O Dr. João Aveiro foi muito assertivo nas suas palavras que exprimem grande preocupação. O problema é a engrenagem, os cordões umbilicais de interesses, as razões mais substantivas para que o quadro de ilegalidades não seja investigado até ao mais ínfimo pormenor e que, na maioria das vezes, muitas matérias sejam arquivadas e, portanto, em claro benefício dos infractores. Apoio, sem qualquer margem para dúvidas, na ausência de um quadro legal absolutamente rigoroso, o "uso do direito de acção popular, para perseguição judicial de infracções e efectivação de responsabilidades financeiras". Trata-se da saída possível, mesmo que se arraste por infindáveis meses, como uma possibilidade que não pode nem deve ser desprezada. Ainda ontem a Magistrada Drª Maria José Morgado falava de um Código (dois), um para o zé dos anzóis e outro para os de colarinho branco.
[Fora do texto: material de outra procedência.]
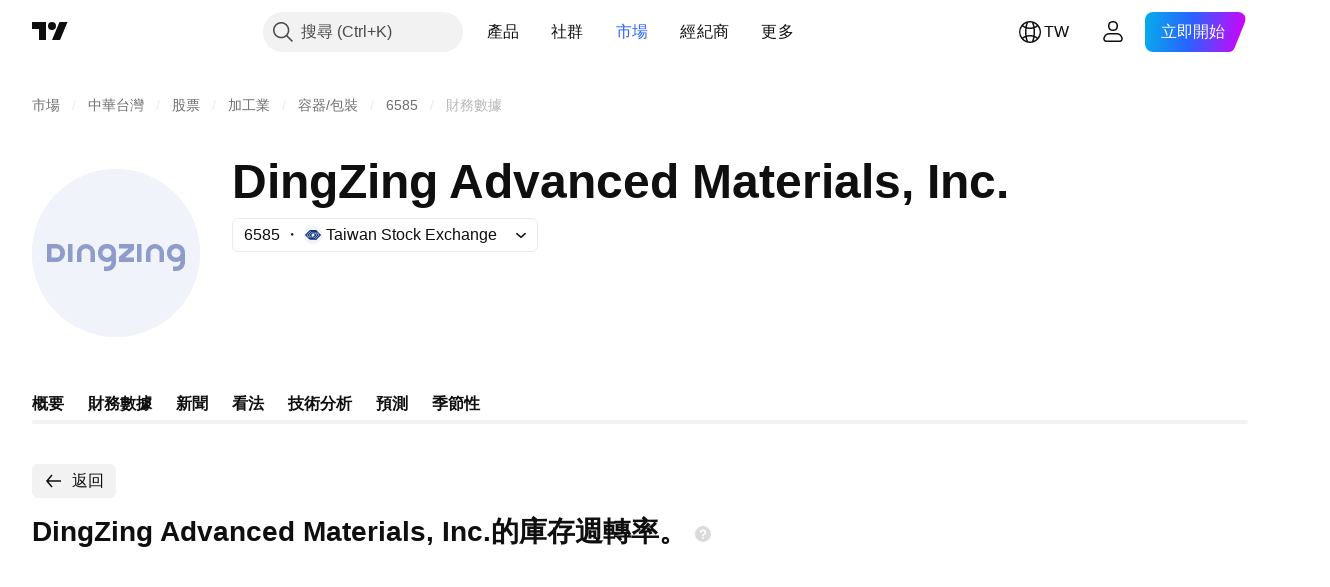

--- FILE ---
content_type: image/svg+xml
request_url: https://s3-symbol-logo.tradingview.com/dingzing-advanced-materials--big.svg
body_size: 286
content:
<!-- by TradingView --><svg width="56" height="56" viewBox="0 0 56 56" xmlns="http://www.w3.org/2000/svg"><path fill="#F0F3FA" d="M0 0h56v56H0z"/><path d="M12 31v-6h1.5v6H12ZM19.5 31.05v-3.18c0-.73-.77-1.37-1.5-1.37s-1.5.6-1.5 1.33V31H15v-3a2.97 2.97 0 0 1 2.95-3h.03A3.01 3.01 0 0 1 21 28v3l-1.5.05ZM42.5 31.05v-3.18c0-.73-.77-1.37-1.5-1.37s-1.5.6-1.5 1.33V31H38v-3a2.97 2.97 0 0 1 2.95-3h.03A3.01 3.01 0 0 1 44 28v3l-1.5.05ZM35 31v-6h1.5v6H35ZM8.08 25H5v6h3.1c1.6 0 2.9-1.37 2.9-3.04v-.01A2.9 2.9 0 0 0 8.14 25h-.06Zm.02 4.5H6.5v-3h1.6c.68-.03 1.25.49 1.28 1.2v.48A1.3 1.3 0 0 1 8.1 29.5ZM34 29.5h-2.96L34 26.83V25h-5v1.5h3.16L29 29.32V31h5v-1.5ZM24.99 25C26.7 25 28 26 28 28v2.82C28.06 32.54 27 34 25 34H24v-1.5h.99c.7.04 1.51-.5 1.51-1.87a3.7 3.7 0 0 1-1.51.37A2.92 2.92 0 0 1 22 27.96c0-1.92 1.26-2.96 2.99-2.96Zm.01 1.47a1.53 1.53 0 1 0 0 3.06 1.53 1.53 0 0 0 0-3.06ZM47.99 25C49.7 25 51 26 51 28v2.82C51.06 32.54 50 34 48 34H47v-1.5h.99c.7.04 1.51-.5 1.51-1.87a3.7 3.7 0 0 1-1.51.37A2.92 2.92 0 0 1 45 27.96c0-1.92 1.26-2.96 2.99-2.96Zm.01 1.47a1.53 1.53 0 1 0 0 3.06 1.53 1.53 0 0 0 0-3.06Z" fill="#8E9BCB"/></svg>

--- FILE ---
content_type: image/svg+xml
request_url: https://s3-symbol-logo.tradingview.com/source/TWSE.svg
body_size: 800
content:
<!-- by TradingView --><svg width="18" height="18" viewBox="0 0 18 18" xmlns="http://www.w3.org/2000/svg"><path fill="#F0F3FA" d="M0 0h18v18H0z"/><path d="m1 8.97.11-.15.22-.24.65-.65.99-.98 1.02-1.01.62-.61.93-.94.25-.24c.07-.06.15-.1.24-.13.1-.03.22-.02.33-.02h5.7c.06 0 .09.01.12.05l.68.68.14.13v.03H7a.44.44 0 0 0-.33.13l-1.3 1.3-1.38 1.37-1 1c-.1.09-.19.2-.24.32v.1c.05.09.1.17.16.24l.79.8.6.6.03.03H2.64a.14.14 0 0 1-.11-.04l-.77-.76-.6-.61c-.05-.05-.09-.12-.13-.18L1 9.17v-.2ZM5.8 14l-.09-.1-.65-.66-.06-.06h6.03c.09 0 .16-.04.23-.1.22-.15.38-.36.58-.55l.5-.5.84-.85.77-.77 1-1.01.24-.29c.1-.1.08-.2 0-.3-.04-.08-.1-.14-.16-.2l-.37-.37-.62-.65-.33-.33-.03-.04H15.35c.06 0 .1 0 .12.04l.87.87c.17.18.35.34.51.52.09.1.17.2.14.34a.5.5 0 0 1-.03.11c-.05.12-.15.2-.24.3l-.82.82-.61.61-.63.63-.9.9-1.18 1.19-.39.39-.07.06H5.8Z" fill="#133580"/><path d="M6.58 10.79H4.9a.15.15 0 0 1-.1-.04L3.63 9.57l-.37-.38c-.12-.12-.09-.18 0-.28.11-.13.24-.25.36-.37l.62-.63.65-.64.82-.84 1.16-1.17a.81.81 0 0 1 .28-.18H13.18c.05 0 .07.01.1.04l.77.77.04.05H8.21c-.1 0-.2.01-.29.07a.59.59 0 0 0-.1.08L6.7 7.21 5.67 8.24l-.42.42a1.6 1.6 0 0 0-.2.27.25.25 0 0 0-.03.18c.03.07.07.14.13.2l.72.76.65.65.06.07Z" fill="#133580"/><path d="M11.42 7.22H13.03c.1 0 .16.03.23.1l.63.63.7.72.2.21c.05.08.03.12-.03.18l-.53.55-.51.51-.73.74-.93.94-1 1a.43.43 0 0 1-.31.13h-5.9a.2.2 0 0 1-.15-.07l-.76-.76-.03-.04H9.8c.1 0 .2-.01.29-.07l.03-.02.52-.5 1.14-1.15 1.03-1.05c.07-.07.15-.14.17-.25l-.01-.14c-.04-.14-.17-.23-.27-.33l-.6-.64-.65-.65-.03-.04Z" fill="#133580"/><path d="M2.83 10.96h5.96c.13 0 .24-.06.33-.15l.49-.49.85-.86.33-.34.06-.06c.06-.1.05-.15-.05-.25l-.44-.45L9.29 7.3l-.05-.07H10.9c.04 0 .09.02.11.04l1.17 1.18.37.38.07.14c.02.05 0 .09-.04.12l-.86.87-.84.85-.9.9a.5.5 0 0 1-.36.16H3.81a.3.3 0 0 1-.24-.1c-.23-.25-.46-.48-.7-.71l-.05-.08v-.01Z" fill="#133580"/><path d="M15.18 7.04h-6c-.09 0-.17.04-.24.1-.3.26-.57.56-.86.84l-.55.56-.36.37c-.07.08-.07.17 0 .24l.77.78.8.82.02.03H7.1a.15.15 0 0 1-.12-.04l-.99-1-.56-.58c-.1-.1-.09-.16 0-.25l.92-.94.77-.79.68-.68.17-.18a.56.56 0 0 1 .41-.18h5.78c.11 0 .19.03.26.11.24.26.5.5.74.75l.02.04Z" fill="#133580"/></svg>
E quando se sabe que os responsáveis pelo governo regional esconderam 1878 facturas, a questão que se coloca é se esta situação configura ou não sucessivos crimes, se foi levada a cabo pelo zé dos anzóis ou por gente não confiável na administração da coisa pública regional!
Ilustração: Google Imagens.
2 comentários:
Caro André Escórcio
Não sei se estarei a ser demasiado optimista, mas os comentários do Dr. João Aveiro mostram que já não hesita em deixar mal o Presidente do GR madeirense. Ou seja, já não tem medo do papão.
Será?
Caríssimo,
Dá todas as indicações que sim. Parece óbvio, apesar de cauteloso foi frontal.